Il est des demandes de rapport qui en disent long sur les finalités réelles des parlementaires qui en prennent l’initiative…
En effet, alors que le régime de retraite des fonctionnaires, garanti par l’État, a déjà connu – et en peu de temps – des modifications importantes, cet article 21 A va plus loin en prévoyant la création d’un rapport destiné à évaluer l’opportunité et les contraintes d’une caisse de retraite des fonctionnaires de l’État.
Naturellement, nous ne sommes pas opposés à ce que le système de retraite des fonctionnaires soit transparent. Mais la transparence des régimes n’est pas la seule finalité de ce projet. On peut même craindre qu’elle ne soit qu’une finalité marginale face à un objectif resté secret : participer insidieusement, petit à petit, à la casse du statut de la fonction publique, notamment de la fonction publique d’État.
Cette idée n’est malheureusement pas nouvelle. Nous en avions déjà discuté en 2003 et les organisations syndicales avaient alors, et de manière très majoritaire, fait connaître leur opposition. D’ailleurs, monsieur le secrétaire d’État, votre gouvernement l’avait refusée, comme il l’avait refusée en 2009, à l’occasion de la création du Service des retraites de l’État.

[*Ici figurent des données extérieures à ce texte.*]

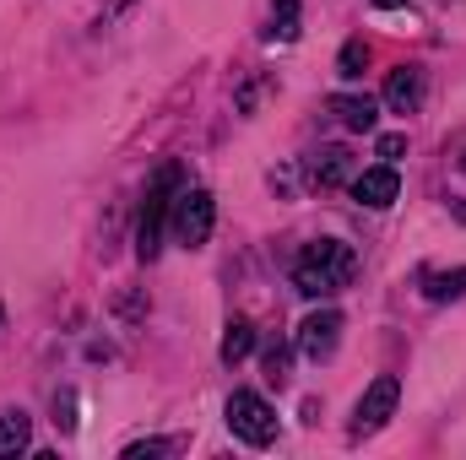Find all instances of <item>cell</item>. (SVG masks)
<instances>
[{"label": "cell", "instance_id": "6", "mask_svg": "<svg viewBox=\"0 0 466 460\" xmlns=\"http://www.w3.org/2000/svg\"><path fill=\"white\" fill-rule=\"evenodd\" d=\"M337 346H342V315H337V309H315V315L299 325V352H304L309 363L337 357Z\"/></svg>", "mask_w": 466, "mask_h": 460}, {"label": "cell", "instance_id": "8", "mask_svg": "<svg viewBox=\"0 0 466 460\" xmlns=\"http://www.w3.org/2000/svg\"><path fill=\"white\" fill-rule=\"evenodd\" d=\"M326 115H337L348 130H374L380 125V104L369 98V93H337V98H326Z\"/></svg>", "mask_w": 466, "mask_h": 460}, {"label": "cell", "instance_id": "19", "mask_svg": "<svg viewBox=\"0 0 466 460\" xmlns=\"http://www.w3.org/2000/svg\"><path fill=\"white\" fill-rule=\"evenodd\" d=\"M125 5H136V0H115V11H125Z\"/></svg>", "mask_w": 466, "mask_h": 460}, {"label": "cell", "instance_id": "3", "mask_svg": "<svg viewBox=\"0 0 466 460\" xmlns=\"http://www.w3.org/2000/svg\"><path fill=\"white\" fill-rule=\"evenodd\" d=\"M212 228H218V201H212V190H201V185L179 190V195H174V212H168V233H174V244L201 249V244L212 238Z\"/></svg>", "mask_w": 466, "mask_h": 460}, {"label": "cell", "instance_id": "4", "mask_svg": "<svg viewBox=\"0 0 466 460\" xmlns=\"http://www.w3.org/2000/svg\"><path fill=\"white\" fill-rule=\"evenodd\" d=\"M228 428H233V439L266 450V445L277 439V406H271L260 390H233L228 395Z\"/></svg>", "mask_w": 466, "mask_h": 460}, {"label": "cell", "instance_id": "7", "mask_svg": "<svg viewBox=\"0 0 466 460\" xmlns=\"http://www.w3.org/2000/svg\"><path fill=\"white\" fill-rule=\"evenodd\" d=\"M396 195H401V174H396L390 163H380V168H363V174L352 179V201H358V206H369V212H385Z\"/></svg>", "mask_w": 466, "mask_h": 460}, {"label": "cell", "instance_id": "12", "mask_svg": "<svg viewBox=\"0 0 466 460\" xmlns=\"http://www.w3.org/2000/svg\"><path fill=\"white\" fill-rule=\"evenodd\" d=\"M249 352H255V325H249L244 315H233L228 325H223V346H218V357L233 368V363H244Z\"/></svg>", "mask_w": 466, "mask_h": 460}, {"label": "cell", "instance_id": "11", "mask_svg": "<svg viewBox=\"0 0 466 460\" xmlns=\"http://www.w3.org/2000/svg\"><path fill=\"white\" fill-rule=\"evenodd\" d=\"M27 439H33V417H27L22 406L0 412V460H5V455H22V450H27Z\"/></svg>", "mask_w": 466, "mask_h": 460}, {"label": "cell", "instance_id": "17", "mask_svg": "<svg viewBox=\"0 0 466 460\" xmlns=\"http://www.w3.org/2000/svg\"><path fill=\"white\" fill-rule=\"evenodd\" d=\"M407 152V135H380V157L390 163V157H401Z\"/></svg>", "mask_w": 466, "mask_h": 460}, {"label": "cell", "instance_id": "1", "mask_svg": "<svg viewBox=\"0 0 466 460\" xmlns=\"http://www.w3.org/2000/svg\"><path fill=\"white\" fill-rule=\"evenodd\" d=\"M352 282H358V249L342 244V238H315L293 260V287L304 298H337Z\"/></svg>", "mask_w": 466, "mask_h": 460}, {"label": "cell", "instance_id": "9", "mask_svg": "<svg viewBox=\"0 0 466 460\" xmlns=\"http://www.w3.org/2000/svg\"><path fill=\"white\" fill-rule=\"evenodd\" d=\"M418 104H423V71H418V65L390 71V82H385V109H390V115H412Z\"/></svg>", "mask_w": 466, "mask_h": 460}, {"label": "cell", "instance_id": "5", "mask_svg": "<svg viewBox=\"0 0 466 460\" xmlns=\"http://www.w3.org/2000/svg\"><path fill=\"white\" fill-rule=\"evenodd\" d=\"M396 401H401V385H396V374H380L363 395H358V412H352V439H363V434H380L390 417H396Z\"/></svg>", "mask_w": 466, "mask_h": 460}, {"label": "cell", "instance_id": "10", "mask_svg": "<svg viewBox=\"0 0 466 460\" xmlns=\"http://www.w3.org/2000/svg\"><path fill=\"white\" fill-rule=\"evenodd\" d=\"M309 185H320V190H331V185H342L352 174V152L348 146H320V152H309Z\"/></svg>", "mask_w": 466, "mask_h": 460}, {"label": "cell", "instance_id": "20", "mask_svg": "<svg viewBox=\"0 0 466 460\" xmlns=\"http://www.w3.org/2000/svg\"><path fill=\"white\" fill-rule=\"evenodd\" d=\"M461 168H466V163H461Z\"/></svg>", "mask_w": 466, "mask_h": 460}, {"label": "cell", "instance_id": "18", "mask_svg": "<svg viewBox=\"0 0 466 460\" xmlns=\"http://www.w3.org/2000/svg\"><path fill=\"white\" fill-rule=\"evenodd\" d=\"M374 5H380V11H396V5H407V0H374Z\"/></svg>", "mask_w": 466, "mask_h": 460}, {"label": "cell", "instance_id": "15", "mask_svg": "<svg viewBox=\"0 0 466 460\" xmlns=\"http://www.w3.org/2000/svg\"><path fill=\"white\" fill-rule=\"evenodd\" d=\"M363 65H369V44H363V38H348L342 55H337V76H342V82H358Z\"/></svg>", "mask_w": 466, "mask_h": 460}, {"label": "cell", "instance_id": "13", "mask_svg": "<svg viewBox=\"0 0 466 460\" xmlns=\"http://www.w3.org/2000/svg\"><path fill=\"white\" fill-rule=\"evenodd\" d=\"M271 38L282 44L299 38V0H271Z\"/></svg>", "mask_w": 466, "mask_h": 460}, {"label": "cell", "instance_id": "14", "mask_svg": "<svg viewBox=\"0 0 466 460\" xmlns=\"http://www.w3.org/2000/svg\"><path fill=\"white\" fill-rule=\"evenodd\" d=\"M451 298H466V265L461 271H440V276H429V304H451Z\"/></svg>", "mask_w": 466, "mask_h": 460}, {"label": "cell", "instance_id": "2", "mask_svg": "<svg viewBox=\"0 0 466 460\" xmlns=\"http://www.w3.org/2000/svg\"><path fill=\"white\" fill-rule=\"evenodd\" d=\"M174 195H179V168H157L147 201H141V217H136V255L141 260H157L163 255V228H168V212H174Z\"/></svg>", "mask_w": 466, "mask_h": 460}, {"label": "cell", "instance_id": "16", "mask_svg": "<svg viewBox=\"0 0 466 460\" xmlns=\"http://www.w3.org/2000/svg\"><path fill=\"white\" fill-rule=\"evenodd\" d=\"M174 439H141V445H125V460H141V455H168Z\"/></svg>", "mask_w": 466, "mask_h": 460}]
</instances>
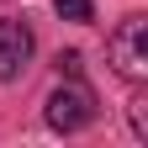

Présentée par vous-même, cette proposition de créer une caisse spécifique de retraite des fonctionnaires de l’État a été unanimement repoussée le 25 mai 2010 par les organisations syndicales de la fonction publique. Vous avez alors annoncé que vous renonciez à cette création.
J’ai donc été surprise, tout comme les organisations syndicales, en découvrant qu’un député UMP, sans doute bien inspiré ou bien conseillé, avait déposé un amendement, devenu l’article 21 A du projet de loi, que nous examinons en cet instant.
Mais les organisations syndicales furent aussi très surprises par les propos que vous avez tenus à l’occasion de la discussion à l’Assemblée nationale de cet amendement. Je vous cite, monsieur le secrétaire d’État : « […] lors de la discussion que, à la demande de M. Éric Woerth, j’ai engagée avec les syndicats sur le sujet, ceux-ci nous ont fait savoir qu’ils ne souhaitaient pas siéger au conseil d’administration d’une telle caisse ».
Mais, monsieur Tron, les organisations syndicales n’ont pas dit qu’elles ne souhaitaient pas siéger à cette caisse : elles se sont opposées à sa création !
Comme elles, nous considérons que l’institution d’une telle caisse porterait un coup supplémentaire au code des pensions civiles et militaires de retraite et, au-delà, au statut de la fonction publique, que vous ne cessez de remettre en cause.
Actuellement, les salaires et les pensions forment un seul élément du budget de l’État, ce qui garantit aux fonctionnaires le montant de leurs pensions. Avec la création de cette caisse, la retraite des agents ne figurerait plus dans les engagements de l’État. Elle serait soumise à des ressources non garanties dépendant de l’équilibre entre le nombre d’actifs cotisant et le nombre de pensionnés. Or, avec les destructions massives d’emplois publics – révision générale des politiques publiques oblige ! –, cet équilibre est menacé, ce qui pourrait conduire à une baisse mécanique des pensions.
Tout ce qui précède illustre bien la volonté du Gouvernement de casser notre système de retraite. Pour ce qui nous concerne, nous le défendrons pied à pied, en continuant, comme nous le faisons depuis le début du débat, à être une force de proposition alternative.